TESTO DA LEGGERE:
* * * *
Caravaggio venne messo di fronte ad una grande prova. Dopo il 1540 Michelangelo aveva affrescato la Cappella Paolina in Vaticano (che purtroppo oggi non è visitabile) e aveva dipinto proprio le due scene che erano state incaricate a Caravaggio. La pressione non sarà stata poca, soprattutto perché doveva confrontarsi con il grande maestro rinascimentale. Inoltre Cerasi aveva richiesto che si dipingesse su tavole di cipresso e non su tela come invece il Merisi aveva sempre fatto. Sappiamo quasi tutti come andò a finire. Le tavole, stando alle parole del Baglione (uno dei suoi biografi oltre che antagonista) vennero rifiutate dal committente. Ancora oggi c’è tanta confusione su questa cosa. Si è sempre detto che la “Crocifissione di San Pietro” sia stata rifiutata per la “volgarità” del fondoschiena di uno di coloro che sta sollevando la croce e per la sfrontatezza con cui ci mostra i piedi rozzamente sporchi di terra (come dovrebbe essere accaduto anche per la pala d’altare in san Luigi dei Francesi), ma le certezze non ce ne sono. C’è anche chi ritiene che sia stato Caravaggio stesso ad averle accantonate perché insoddisfatto (come abbiamo detto non gli piaceva dipingere su tavola) e si sia ritrovato così a realizzare altri due dipinti su tela che sono quelli che vediamo oggi. Delle prime due versioni, ad oggi abbiamo solo la prima tavola con la “Conversione di Saulo” in collezione privata Odescalchi. Sulla prima versione della “Crocifissione di San Pietro” non sappiamo invece nulla. Vennero acquistate entrambe dal cardinale Giacomo Sanmesi e poi nel 1646 da Juan Alfonso Enríquez, nono Almirante di Castiglia. La “Conversione di San Paolo” venne acquistata da Francesco Maria Balbi e raggiunse Genova, invece la “Crocifissione di San Pietro” rimase in Spagna a Juan Gaspar Enríquez de Cabrera, decimo Almirante di Castiglia. Nel XVIII secolo, a causa della guerra di successione spagnola, le collezioni Cabrera furono confiscate e disperse. E fu così che della prima versione della “Crocifissione di San Pietro” non si seppe più nulla. C’è chi vuole romanticamente pensare che la tavola si trovi ancora custodita dentro qualche monastero o chiesa spagnola, magari coperta da uno spesso strato di coltre di sporcizia che non permette di vedere e analizzare bene l’opera. Noi speriamo che sia così, in modo che un giro possa saltar fuori ed essere nuovamente ammirata da tutti.
* * * *
[Righe del dataset]
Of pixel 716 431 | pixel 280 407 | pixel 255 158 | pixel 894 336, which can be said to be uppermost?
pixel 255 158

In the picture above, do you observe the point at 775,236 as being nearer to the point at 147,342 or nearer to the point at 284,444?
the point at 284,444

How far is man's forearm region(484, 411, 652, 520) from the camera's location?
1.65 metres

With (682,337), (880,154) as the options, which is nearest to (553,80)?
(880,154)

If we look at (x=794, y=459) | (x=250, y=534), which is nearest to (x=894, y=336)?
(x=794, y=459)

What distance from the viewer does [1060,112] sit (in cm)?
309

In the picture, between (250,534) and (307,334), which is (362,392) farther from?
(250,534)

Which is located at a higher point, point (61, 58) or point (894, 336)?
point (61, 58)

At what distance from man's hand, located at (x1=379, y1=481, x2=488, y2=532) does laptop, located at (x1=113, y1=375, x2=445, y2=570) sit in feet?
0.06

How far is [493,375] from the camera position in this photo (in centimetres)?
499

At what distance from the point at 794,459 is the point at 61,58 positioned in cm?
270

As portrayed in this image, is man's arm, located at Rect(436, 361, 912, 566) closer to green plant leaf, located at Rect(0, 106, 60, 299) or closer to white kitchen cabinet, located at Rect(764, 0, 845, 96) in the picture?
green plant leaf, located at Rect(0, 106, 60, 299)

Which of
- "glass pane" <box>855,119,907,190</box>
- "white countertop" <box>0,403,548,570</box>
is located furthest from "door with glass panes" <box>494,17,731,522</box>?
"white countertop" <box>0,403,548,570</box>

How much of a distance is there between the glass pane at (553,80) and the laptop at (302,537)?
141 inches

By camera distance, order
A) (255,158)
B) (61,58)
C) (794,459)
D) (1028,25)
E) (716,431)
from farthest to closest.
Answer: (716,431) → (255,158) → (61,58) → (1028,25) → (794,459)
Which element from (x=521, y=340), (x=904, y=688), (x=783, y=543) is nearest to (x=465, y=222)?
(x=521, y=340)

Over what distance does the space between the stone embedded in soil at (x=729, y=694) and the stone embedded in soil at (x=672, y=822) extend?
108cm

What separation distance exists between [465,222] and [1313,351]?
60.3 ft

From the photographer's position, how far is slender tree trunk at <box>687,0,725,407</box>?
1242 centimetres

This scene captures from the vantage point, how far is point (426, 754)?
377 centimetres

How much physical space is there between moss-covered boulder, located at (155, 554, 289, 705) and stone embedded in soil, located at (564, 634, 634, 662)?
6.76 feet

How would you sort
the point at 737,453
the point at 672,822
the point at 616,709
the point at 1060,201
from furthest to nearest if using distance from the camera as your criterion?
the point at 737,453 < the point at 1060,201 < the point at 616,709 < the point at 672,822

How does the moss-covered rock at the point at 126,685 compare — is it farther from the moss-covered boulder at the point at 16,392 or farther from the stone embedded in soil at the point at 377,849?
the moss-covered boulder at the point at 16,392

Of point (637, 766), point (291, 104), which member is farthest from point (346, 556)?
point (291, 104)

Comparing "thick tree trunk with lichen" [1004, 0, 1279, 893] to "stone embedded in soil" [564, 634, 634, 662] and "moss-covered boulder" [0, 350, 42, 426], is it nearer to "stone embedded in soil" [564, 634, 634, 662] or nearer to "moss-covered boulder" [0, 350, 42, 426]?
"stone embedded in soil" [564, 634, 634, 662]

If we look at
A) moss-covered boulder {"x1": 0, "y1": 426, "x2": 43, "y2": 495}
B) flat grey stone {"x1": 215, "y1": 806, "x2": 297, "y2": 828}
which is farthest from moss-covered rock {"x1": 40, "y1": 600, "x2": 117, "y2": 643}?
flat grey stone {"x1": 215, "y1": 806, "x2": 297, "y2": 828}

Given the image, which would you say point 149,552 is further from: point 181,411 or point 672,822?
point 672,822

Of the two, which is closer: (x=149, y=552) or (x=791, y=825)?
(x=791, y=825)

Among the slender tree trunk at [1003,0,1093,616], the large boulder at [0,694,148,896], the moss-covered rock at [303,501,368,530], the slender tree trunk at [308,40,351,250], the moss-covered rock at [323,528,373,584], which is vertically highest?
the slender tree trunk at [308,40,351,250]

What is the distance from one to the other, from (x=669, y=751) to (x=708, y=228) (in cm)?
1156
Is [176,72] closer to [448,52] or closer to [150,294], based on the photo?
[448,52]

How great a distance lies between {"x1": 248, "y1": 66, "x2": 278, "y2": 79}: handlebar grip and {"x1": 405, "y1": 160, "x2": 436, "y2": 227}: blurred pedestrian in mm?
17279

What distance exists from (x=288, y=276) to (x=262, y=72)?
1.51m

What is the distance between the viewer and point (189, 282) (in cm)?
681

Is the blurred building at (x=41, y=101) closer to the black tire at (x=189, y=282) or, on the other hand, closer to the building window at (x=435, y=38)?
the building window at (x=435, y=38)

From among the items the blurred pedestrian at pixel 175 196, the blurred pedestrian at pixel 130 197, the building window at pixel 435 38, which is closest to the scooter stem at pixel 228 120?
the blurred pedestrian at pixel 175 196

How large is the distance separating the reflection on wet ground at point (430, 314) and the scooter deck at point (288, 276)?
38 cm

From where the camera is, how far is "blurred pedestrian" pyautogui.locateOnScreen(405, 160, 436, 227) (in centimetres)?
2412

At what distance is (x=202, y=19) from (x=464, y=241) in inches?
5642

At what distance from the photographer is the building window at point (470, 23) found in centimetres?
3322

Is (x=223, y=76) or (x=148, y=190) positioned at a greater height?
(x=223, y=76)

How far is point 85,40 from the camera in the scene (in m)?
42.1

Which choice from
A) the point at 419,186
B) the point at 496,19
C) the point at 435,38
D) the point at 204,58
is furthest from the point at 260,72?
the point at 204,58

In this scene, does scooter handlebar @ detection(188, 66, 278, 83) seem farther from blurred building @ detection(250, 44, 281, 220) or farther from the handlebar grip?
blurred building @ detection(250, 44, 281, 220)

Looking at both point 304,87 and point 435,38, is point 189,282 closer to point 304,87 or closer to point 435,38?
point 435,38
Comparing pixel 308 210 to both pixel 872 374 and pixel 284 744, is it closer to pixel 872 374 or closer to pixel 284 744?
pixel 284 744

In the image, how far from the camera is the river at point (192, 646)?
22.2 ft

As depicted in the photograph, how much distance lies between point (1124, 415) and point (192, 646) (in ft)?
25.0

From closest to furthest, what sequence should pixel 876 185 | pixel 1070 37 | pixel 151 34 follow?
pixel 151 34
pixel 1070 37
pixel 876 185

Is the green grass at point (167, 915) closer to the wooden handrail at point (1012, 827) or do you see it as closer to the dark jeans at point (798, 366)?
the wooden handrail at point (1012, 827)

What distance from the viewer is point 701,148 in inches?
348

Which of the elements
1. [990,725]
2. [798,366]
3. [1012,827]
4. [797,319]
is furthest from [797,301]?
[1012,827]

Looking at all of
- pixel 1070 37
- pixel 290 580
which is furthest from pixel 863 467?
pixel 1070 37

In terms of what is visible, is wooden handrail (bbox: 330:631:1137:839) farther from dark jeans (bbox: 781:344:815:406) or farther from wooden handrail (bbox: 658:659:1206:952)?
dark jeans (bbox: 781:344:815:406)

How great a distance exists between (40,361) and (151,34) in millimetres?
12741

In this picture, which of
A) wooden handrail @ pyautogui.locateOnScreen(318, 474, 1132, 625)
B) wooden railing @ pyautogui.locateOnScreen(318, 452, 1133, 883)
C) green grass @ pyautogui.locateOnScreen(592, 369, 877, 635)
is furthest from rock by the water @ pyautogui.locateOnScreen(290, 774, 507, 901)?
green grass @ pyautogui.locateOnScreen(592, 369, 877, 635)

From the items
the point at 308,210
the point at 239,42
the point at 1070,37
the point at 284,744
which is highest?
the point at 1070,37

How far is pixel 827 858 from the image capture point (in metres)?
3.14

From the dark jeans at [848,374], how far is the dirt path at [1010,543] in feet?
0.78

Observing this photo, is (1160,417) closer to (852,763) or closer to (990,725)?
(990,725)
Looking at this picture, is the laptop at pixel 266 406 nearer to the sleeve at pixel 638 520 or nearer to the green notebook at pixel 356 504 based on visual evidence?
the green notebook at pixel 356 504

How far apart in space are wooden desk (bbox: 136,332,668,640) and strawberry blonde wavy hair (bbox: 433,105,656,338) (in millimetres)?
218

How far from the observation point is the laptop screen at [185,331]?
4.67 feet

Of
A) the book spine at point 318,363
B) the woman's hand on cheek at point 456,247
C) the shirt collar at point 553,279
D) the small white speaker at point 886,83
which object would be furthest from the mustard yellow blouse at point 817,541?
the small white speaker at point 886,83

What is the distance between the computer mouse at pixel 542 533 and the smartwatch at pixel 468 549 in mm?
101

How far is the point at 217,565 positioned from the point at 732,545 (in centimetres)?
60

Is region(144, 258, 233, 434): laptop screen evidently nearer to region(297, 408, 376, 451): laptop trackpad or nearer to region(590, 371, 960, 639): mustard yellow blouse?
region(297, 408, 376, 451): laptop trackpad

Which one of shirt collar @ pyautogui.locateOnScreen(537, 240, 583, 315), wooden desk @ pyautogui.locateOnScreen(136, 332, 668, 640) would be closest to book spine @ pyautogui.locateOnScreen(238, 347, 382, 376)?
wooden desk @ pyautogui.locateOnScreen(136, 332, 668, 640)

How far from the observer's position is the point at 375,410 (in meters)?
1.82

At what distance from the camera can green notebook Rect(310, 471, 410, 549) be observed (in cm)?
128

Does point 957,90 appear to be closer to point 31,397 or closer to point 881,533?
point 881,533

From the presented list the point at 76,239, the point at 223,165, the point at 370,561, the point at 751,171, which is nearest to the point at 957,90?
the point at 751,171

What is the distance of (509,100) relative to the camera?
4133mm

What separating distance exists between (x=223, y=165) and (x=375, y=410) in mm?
* * * *
ESERCIZI:
1. Elenca le persone che, secondo il testo da leggere, acquistarono o tennero le prime versioni delle due tavole dopo il rifiuto.
2. Nel testo da leggere, su quale supporto Cerasi aveva chiesto che si dipingesse?
L'elenco non ha alcun legame con il testo da leggere.

SOLUZIONI:
1. Giacomo Sanmesi, Juan Alfonso Enríquez, Francesco Maria Balbi, Juan Gaspar Enríquez de Cabrera

2. Su tavole di cipresso.